INSTRUCTIONS TO FOLLOW
Pictures are to be omitted, and every entry below is to be restated exactly.

**** RECORDS FOR THE EXERCISE ****

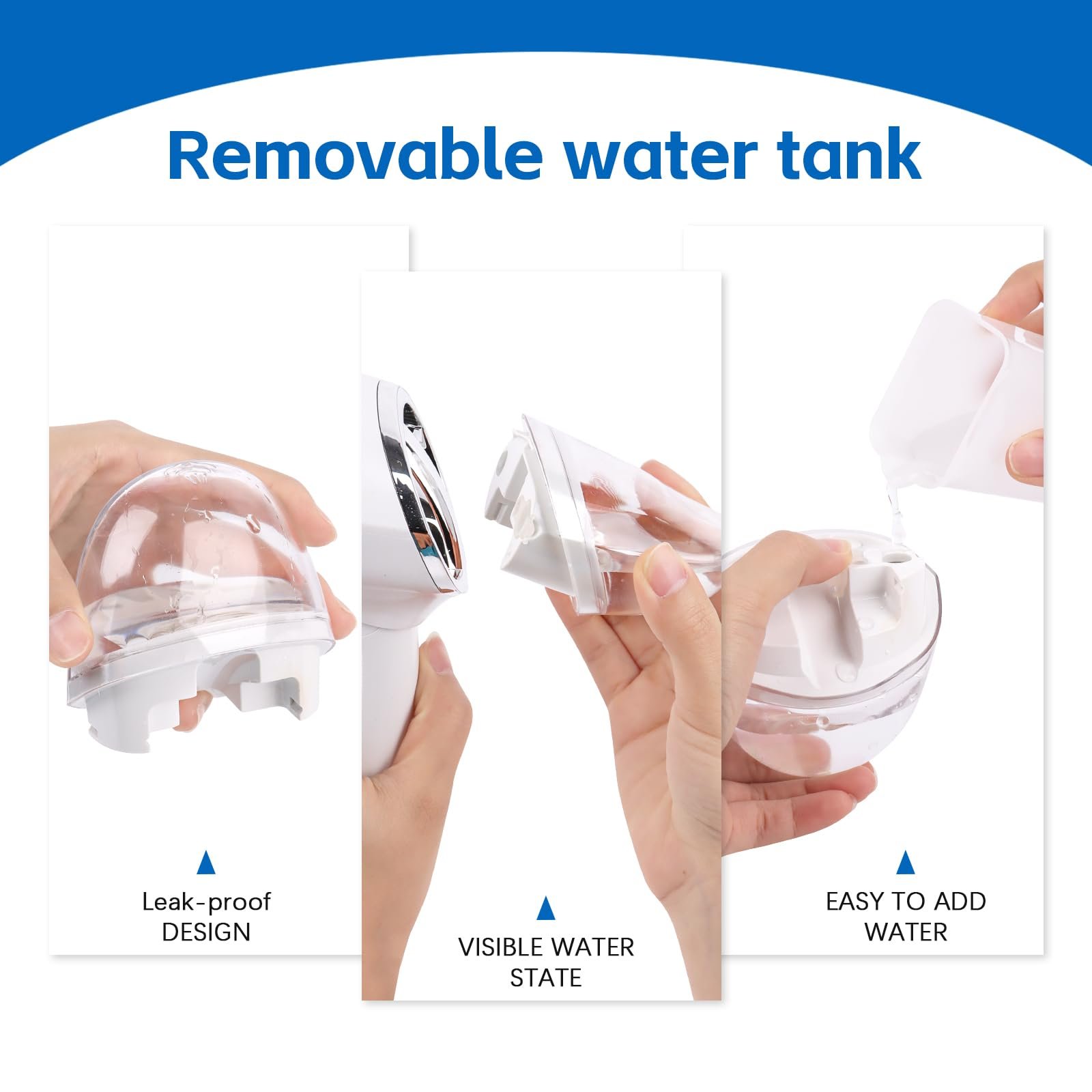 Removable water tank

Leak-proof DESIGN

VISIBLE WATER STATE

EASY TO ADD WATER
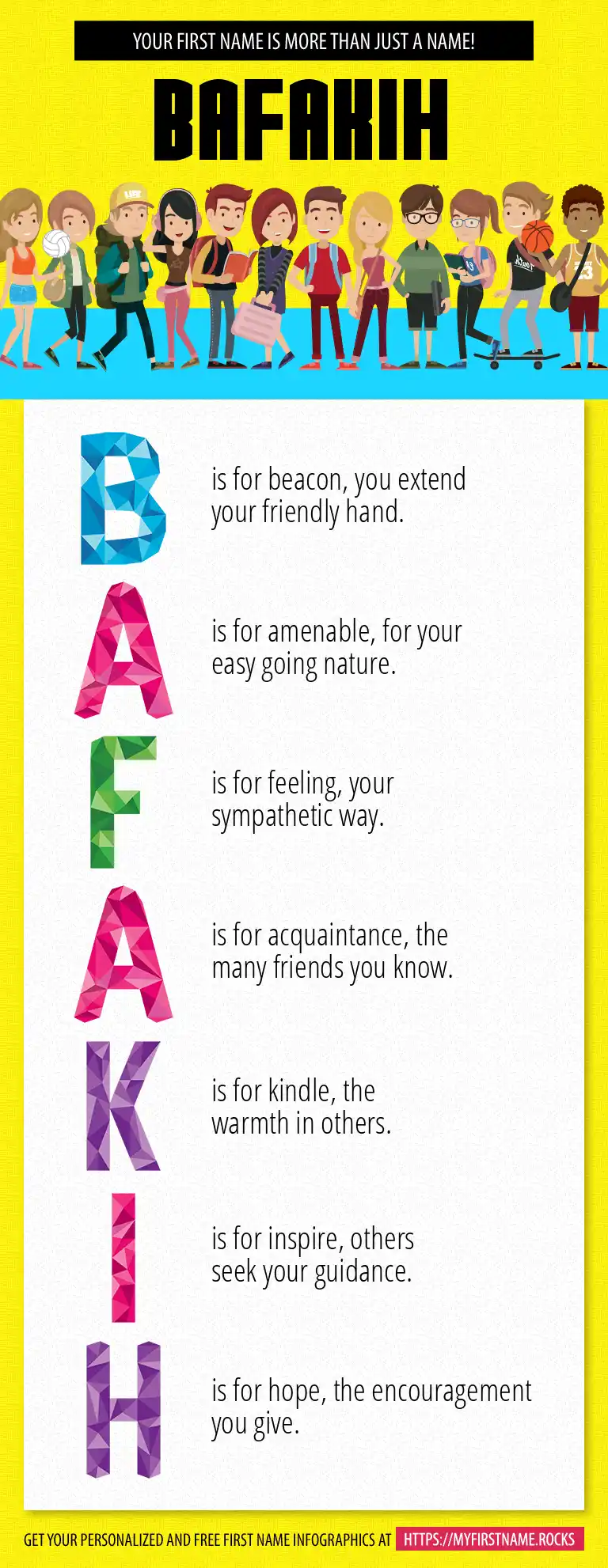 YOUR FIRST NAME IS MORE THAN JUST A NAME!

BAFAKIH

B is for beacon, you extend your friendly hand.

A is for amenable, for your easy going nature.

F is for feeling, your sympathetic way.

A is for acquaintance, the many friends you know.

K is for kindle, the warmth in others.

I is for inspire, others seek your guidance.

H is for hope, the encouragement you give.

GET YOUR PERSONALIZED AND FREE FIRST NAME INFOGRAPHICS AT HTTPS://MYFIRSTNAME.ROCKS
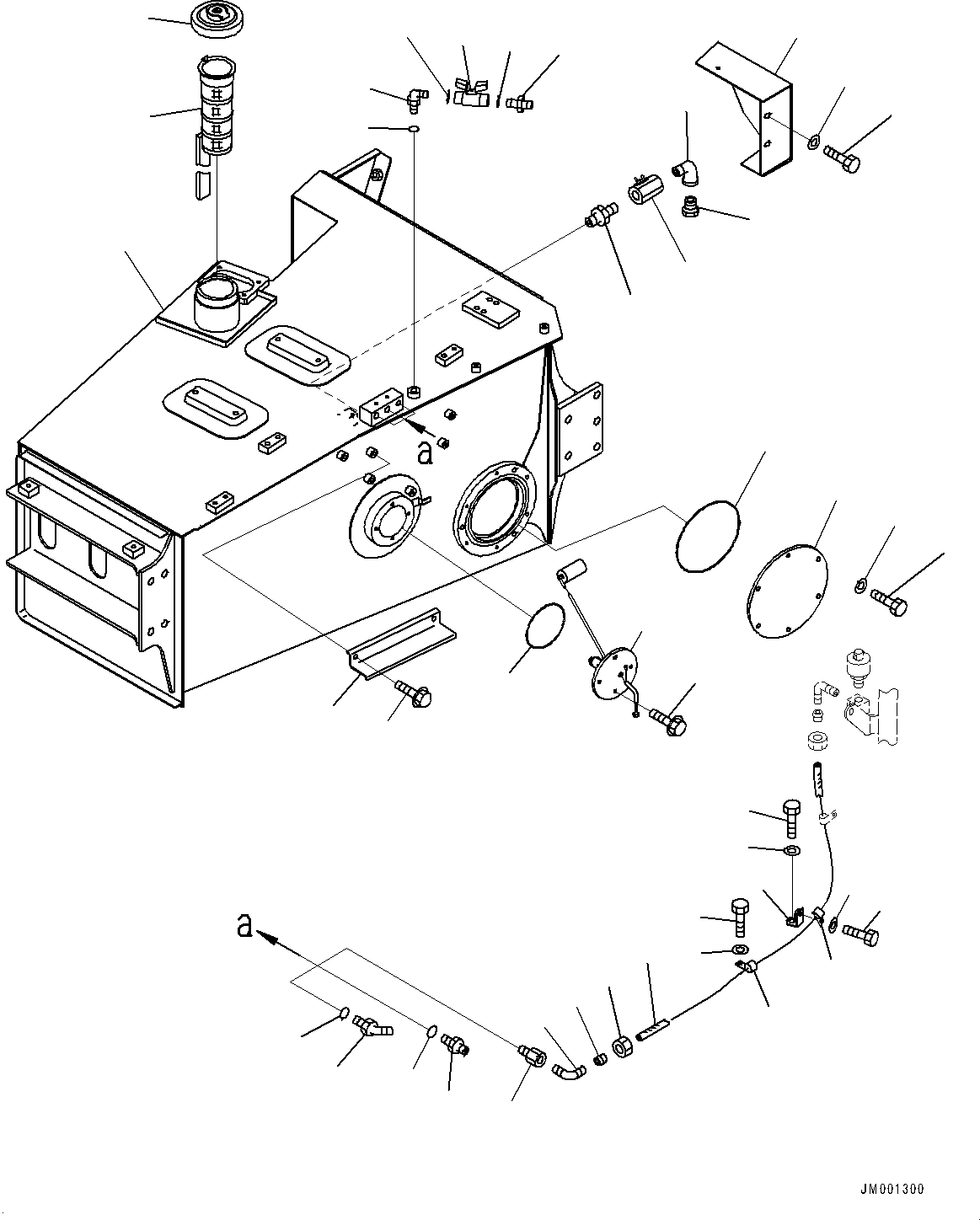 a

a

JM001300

****

ANSWER AREA
 Removable water tank

Leak-proof DESIGN

VISIBLE WATER STATE

EASY TO ADD WATER
 YOUR FIRST NAME IS MORE THAN JUST A NAME!

BAFAKIH

B is for beacon, you extend your friendly hand.

A is for amenable, for your easy going nature.

F is for feeling, your sympathetic way.

A is for acquaintance, the many friends you know.

K is for kindle, the warmth in others.

I is for inspire, others seek your guidance.

H is for hope, the encouragement you give.

GET YOUR PERSONALIZED AND FREE FIRST NAME INFOGRAPHICS AT HTTPS://MYFIRSTNAME.ROCKS
 a

a

JM001300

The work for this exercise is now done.